Ich mag diese Tage zwischen Weihnachten und Silvester noch lieber als die eigentlichen Feste. Zwischen den Tagen. Erinnert an die Tage vor den Tagen, meint aber etwas ganz anderes.

Zwar ist der Leib auch geschwollen. Jedoch nicht durch hormonelle Kurzschlüsse, sondern durch Köstlichkeiten, die mich wie schon die dicken Römer nach der Gänsefeder schielen lassen. Aber etwas Platz findet sich auch so noch. Gar nicht so kleine Schokoladenreste von ganz besonders exquisiten Schokoladen zwängen sich noch hinein, Côte d´Or und Aachener Printen tanzen träge Walzer mit dem Biohuhn in Orangensauce.
Langsamen Walzer. Sehr langsamen.

Endlich Zeit Bücher zu lesen. Nicht mehr wie ein wahnsinnig gewordener Surfroboter Seiten absuchen auf verwertbare Links, einfach nur blättern, ab und an ein Bäuerchen, wenn eine Aachener Printe dem Biohuhn auf die Pfote gestiegen ist. Ein Mozartkügelchen eingeworfen.
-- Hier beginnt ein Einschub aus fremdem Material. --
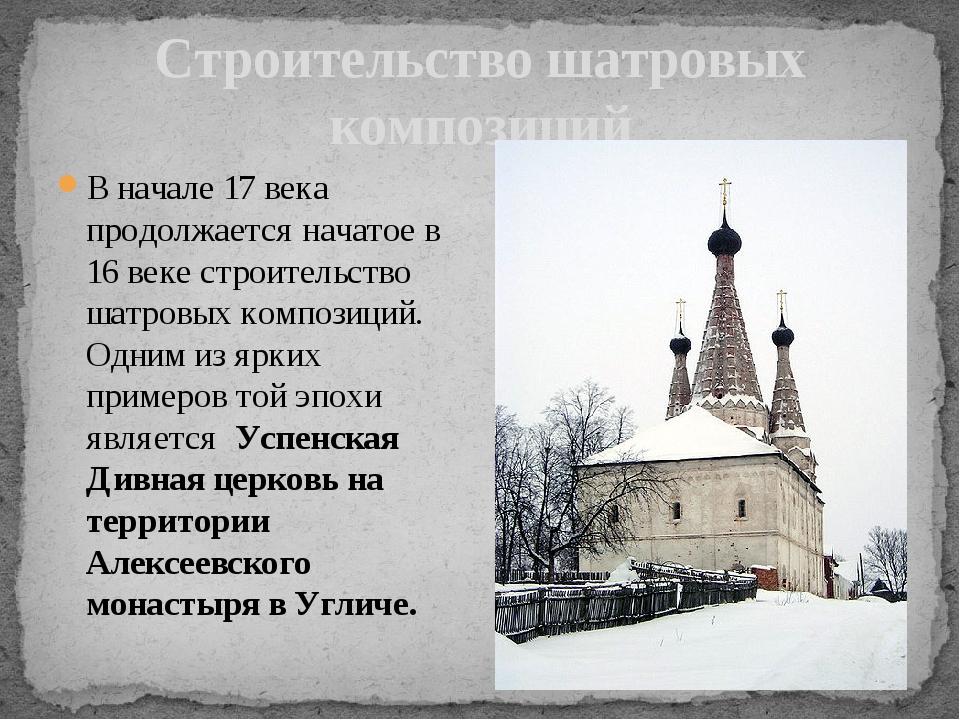 В начале 17 века продолжается начатое в 16 веке строительство шатровых композ...
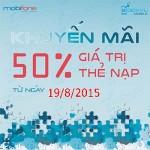 Khuyến mãi Mobifone tặng 50% thẻ nạp ngày 19/8/2015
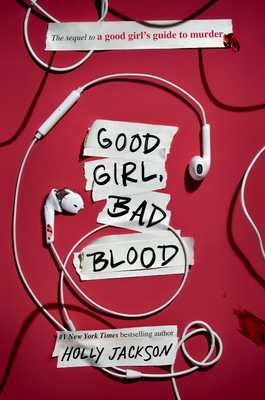 Good Girl, Bad Blood: The Sequel to a Good Girl's Guide to Murder - Jackson, Holly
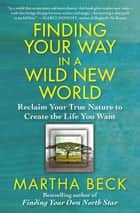Finding Your Way in a Wild New World ebook by Martha Beck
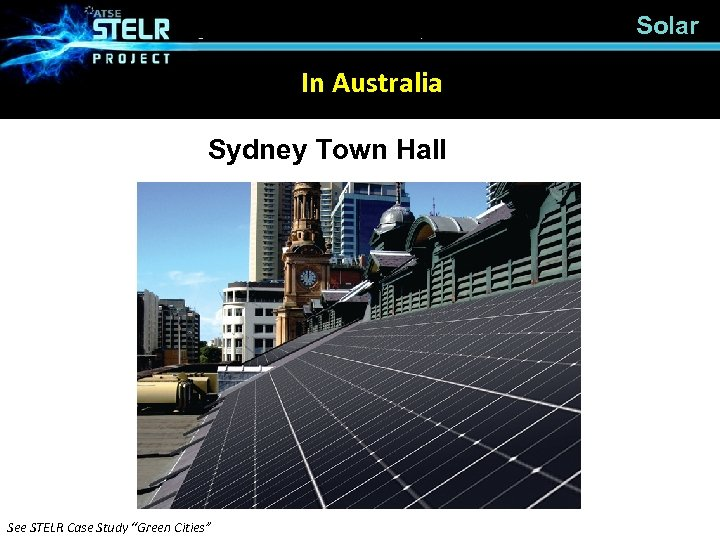 "Solar In Australia Sydney Town Hall See STELR Case Study ""Green Cities"""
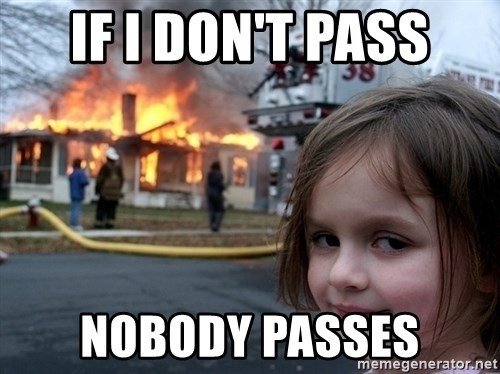 Disaster Girl - If I DON't PASS Nobody Passes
Mozartmedizinbälle wären mir lieber, dann müsste ich nicht so oft zum Tisch neben dem Sofa greifen.

Ich lese „Dirac“ von Dietmar Dath. Hat mir mein Buchhändler empfohlen. Nicht der Kunden-die-diesen-Artikel-gekauft-haben-Buchhändler. Ein Mann. Ein echter Mann, der in seinem Laden steht, mit kurzgeschorenem Bart. So ein Buchhändler. Männern mit kurzgeschorenen grauen Bärten vertraue ich blind. Dirac hantierte mit Differentialgleichungen wie ich mit Mozartkugeln. Aber um Mathematik geht es nicht. Eher wohl um Zeitreisen. Worum es genau geht, weiß ich noch nicht, denn ich lese zwischen den Tagen nicht zwischen den Zeilen, jage nicht durch die Sätze, scanne nicht sinnsuchend die Seiten.

Ich kaue Wort für Wort, wende die Buchstaben auf meiner schokoladenüberzogenen Zunge, lasse sie in mein Gehirn träufeln. Charles Mingus kippt noch ein paar Eiswürfel dazu und ich trete eine halbstündige Zeitreise ins Schlummerland an.
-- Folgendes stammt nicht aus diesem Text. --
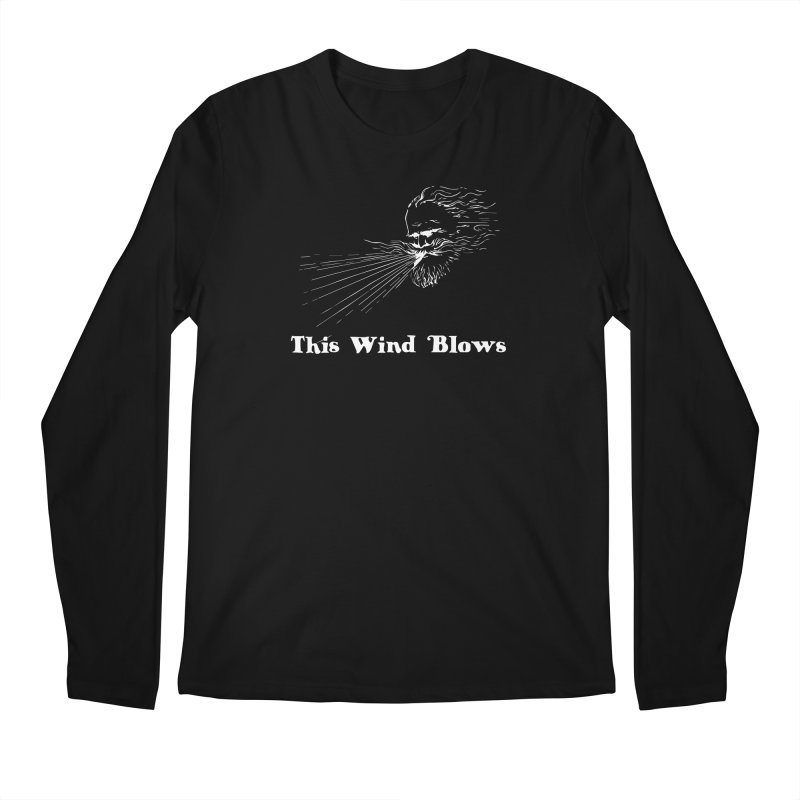 This Wind Blows Men's Longsleeve T-Shirt by Mike Hampton's T-Shirt Shop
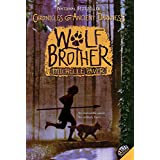 Chronicles of Ancient Darkness #1: Wolf Brother (Chronicles of Ancient Darkness, 1)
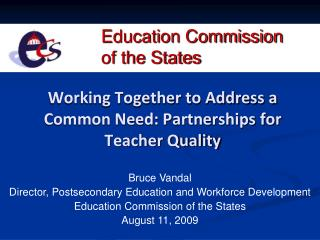 Working Together to Address a Common Need: Partnerships for Teacher Quality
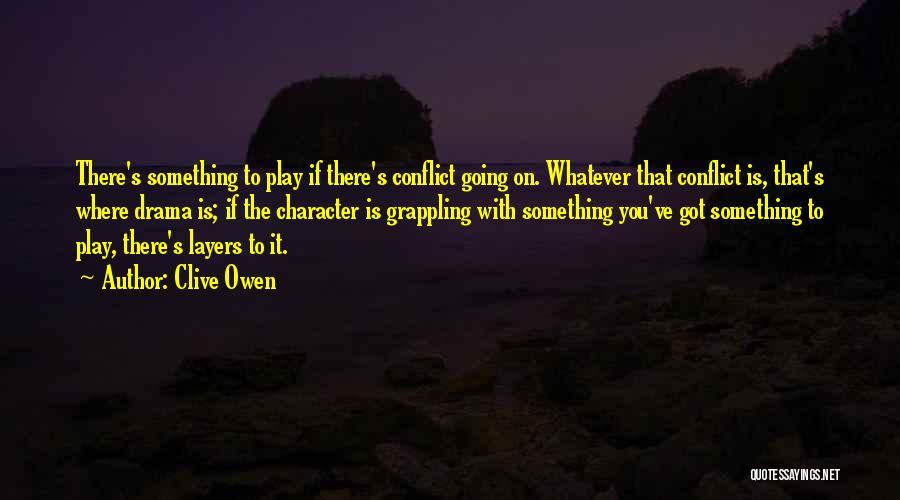 Clive Owen Quotes 1372865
Am 25.12. bin ich noch am iPod verzweifelt. Wollte dem Ding beibringen, meine Videosammlung abzuspielen. Spielt nur Filme im Format MPEG4, der feine Herr Designpreisgewinner. Habe mir sogar mit flatternden Nerven MPEG-Streamclip runtergeladen. Manche Filme lassen sich so umwandeln, andere nicht. Dunkel sind die Pfade der Technik. Dirac hätte mir das Problem vielleicht erklären können, aber er soll sehr wortkarg gewesen sein. Vielleicht hätte er mir wortlos einen Hammer in die Hand gedrückt, damit ich den iPod von seinem markengebundenen Dasein erlöse.

Aber jetzt liegt das alles hinter mir.
Jetzt bin ich im Kerzenrauch-Schokoladen-Geschenkpapier-Nirvana, im Lebkuchen-Bücherhimmel, im Saucen-Garten Eden, wo außer mir nur Ben&Jerry eine Aufenthaltsgenehmigung haben.
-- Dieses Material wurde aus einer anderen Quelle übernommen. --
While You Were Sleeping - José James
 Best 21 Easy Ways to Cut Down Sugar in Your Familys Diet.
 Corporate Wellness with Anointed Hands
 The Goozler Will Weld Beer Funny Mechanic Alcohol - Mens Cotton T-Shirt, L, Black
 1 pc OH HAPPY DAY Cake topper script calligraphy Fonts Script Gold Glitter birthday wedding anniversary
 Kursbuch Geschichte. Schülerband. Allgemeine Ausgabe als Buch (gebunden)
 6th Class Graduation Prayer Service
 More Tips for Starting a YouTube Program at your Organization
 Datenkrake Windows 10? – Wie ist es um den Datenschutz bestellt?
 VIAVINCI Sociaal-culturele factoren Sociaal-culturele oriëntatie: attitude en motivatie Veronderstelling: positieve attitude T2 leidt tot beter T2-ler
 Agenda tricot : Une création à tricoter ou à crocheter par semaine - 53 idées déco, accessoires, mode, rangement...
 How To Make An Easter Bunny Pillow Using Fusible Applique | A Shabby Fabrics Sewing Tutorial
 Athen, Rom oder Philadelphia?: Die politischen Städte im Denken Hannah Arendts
Ich schaue ein wenig Apocalypto, das neue Mel-Gibson-Massaker. Ziemlich tapirfeindlich der Film. Vermutlich zu Recht. Neueren Erkenntnissen zufolge sollen Tapire an fast allen Kriegen Schuld sein.

Nach dieser kleinen Gewaltdosis schaue ich mich schläfrig nach weiterem Lesefutter um. „Wo ist das neue Buch von Frantzen?“ gähne ich meiner Freundin zu. „Das ist ein altes. Nur neu aufgelegt.“ „Ich würde es trotzdem mal gerne anschauen.“ „Das lese ich jetzt.“ Zu behaglich bin ich, um zu rebellieren, zu satt, um Argumente zu suchen, zu zufrieden, um Besitzverhältnisse klarzustellen. Ich taste nach der FAS. Ich kichere mich durch das Feuilleton. Dick bin ich geworden. Und albern.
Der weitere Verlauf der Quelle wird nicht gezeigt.